Dibujando cicatrices

Eri leía un libro sentada a mitad de la cama usando un camisón rosa con detalles de encaje, se sentía cómoda y fresca para la noche en que el calor parecía no disminuir. De un segundo a otro pensó en que se hacía tarde y el hombre aún no llegaba, ni llamaba, ni daba alguna señal de vida como solía hacerlo si se trataba de trabajar durante la noche y no poder acompañarla para dormir.

¿Podría ser que en alguna misión perdiera la vida y no se enterara inmediatamente? Ella viviría con un hueco en el pecho el resto de sus días.

¿O acaso había encontrado el método perfecto para morir sin dolor que no pudo resistirse y la abandonó? Ella viviría triste y recriminándose porque no logró hacerlo feliz.

A veces sentía que el amor que aquel hombre le tenía era ligero, tan ligero, que la idea del suicidio indoloro era más atractiva que haberle dicho que estaría a su lado de maneras indirectas; se sentía mal por tener dicha inseguridad.

Él le mentiría diciendo que su lengua tenía el poder de borrarlas.

Minutos más tarde lo vio entrar a la pequeña habitación sin decir una sola palabra, parecía cansado y distraído mientras daba pequeños paseos por alrededor del sitio quitando su abrigo, su chaleco y su camisa. Finalmente se detuvo frente al mueble donde se guardan las vendas y comenzó a retirar muy despacio las tiras de tela que cubrían la parte superior de su cuerpo dejando a la vista de la mujer, el secreto.

Eri solo le observó en silencio, no quería causarle alguna molestia extra, supuso que en el trabajo debió suceder algo bastante perturbador para que su castaño favorito se encontrara ensimismado y, por primera vez desde que se conocen, la ignorara y no le regalara un beso en la frente al regresar al apartamento.

La mujer cerró el libro cuidadosamente y se deslizó muy despacio por la cama hasta llegar a la orilla, puso sus pies descalzos sobre el suelo y se dirigió hasta donde Dazai se encontraba entretenido deshaciendo el vendaje a velocidad lenta.

Por detrás, la mujer detuvo los movimientos de aquellas manos para que no continuara quitando las últimas vendas enredadas en sus muñecas y dio un beso debajo de su nuca. Se escuchó un suspiro pequeño y ella sonrió, sabía que el hombre agradecía por ser traído a la cálida burbuja.

Aún sin querer mirarla a los ojos, dejó su espalda a merced del tacto de la pequeña Eri mientras se desabrochaba el pantalón; quería desnudarse y llevársela a la cama en ese preciso instante, pero ella lo detuvo por segunda ocasión; no sabía el motivo.

Con el hombre obedeciendo tras haber abandonado su intención de quitarse el resto de la ropa, Eri paseó las yemas de sus dedos en cada marca que existía sobre la espalda de su enamorado, apreciaba cada borde bajo su tacto y sonreía por tener permitido mirar el secreto oscuro del detective.

Ya había pasado tiempo suficiente viviendo con él que se dijo a si misma que era correcto lo que haría… No reprimió más el instinto que le provocaba y llevó su boca sobre la cicatriz más grande que adornaba la espalda de Dazai, besó un extremo, pero no continuó de esa forma, en realidad sacó la punta de su lengua y se dedicó a delinear cada centímetro de ésta hasta llegar al final y depositar un segundo beso.

Lo hizo así con cada una de las marcas que había a su alcance, quería rellenarlas con su saliva y besar la piel lastimada.
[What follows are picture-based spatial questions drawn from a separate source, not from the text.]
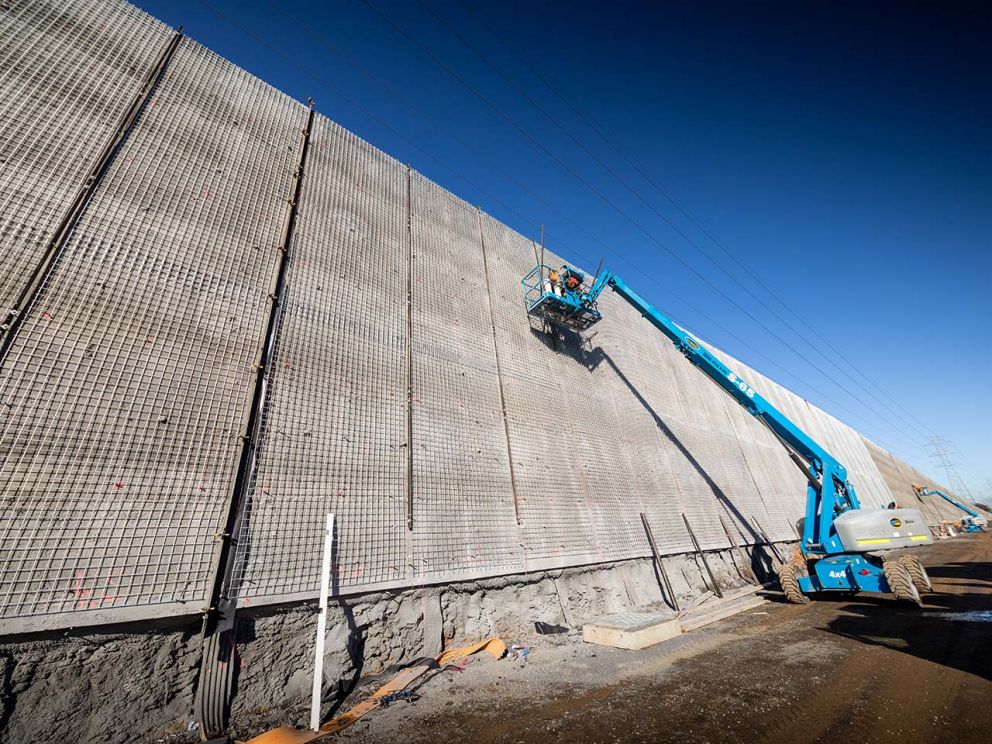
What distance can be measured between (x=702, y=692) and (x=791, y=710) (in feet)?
2.40

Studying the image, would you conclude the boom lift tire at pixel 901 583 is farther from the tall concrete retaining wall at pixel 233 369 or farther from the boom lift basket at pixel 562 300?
the boom lift basket at pixel 562 300

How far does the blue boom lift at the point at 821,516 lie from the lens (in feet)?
23.8

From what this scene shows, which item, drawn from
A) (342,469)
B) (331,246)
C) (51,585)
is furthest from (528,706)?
(331,246)

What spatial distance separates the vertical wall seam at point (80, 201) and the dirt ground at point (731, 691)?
4.95 metres

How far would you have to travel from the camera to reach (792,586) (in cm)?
834

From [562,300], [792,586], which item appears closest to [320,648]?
[562,300]

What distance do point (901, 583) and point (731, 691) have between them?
5936mm

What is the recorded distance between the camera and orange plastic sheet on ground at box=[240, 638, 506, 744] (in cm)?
312

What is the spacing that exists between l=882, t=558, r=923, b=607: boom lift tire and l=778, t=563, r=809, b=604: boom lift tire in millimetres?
1637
Ella también lamió con delicadeza las cicatrices que existían en sus brazos luego de quitar las vendas sobrantes. Finalmente se puso frente a él y lo miró con seriedad y unas mejillas rojas.

Ella tenía la boca seca, aunque no fue por mucho tiempo ya que el joven la tomó de la cintura, la acercó a su cuerpo y le dio un beso cálido en el que su lengua hurgó cada rincón de la de su mujer.

La obligó a sentir la erección que tenía mientras la arrinconaba contra el mueble, quiso hacerle saber que ese acto tierno también lo había despertado y debía hacerse responsable.

– Quiero dibujar en tu piel, Dazai – le susurró Eri antes de morder su oreja.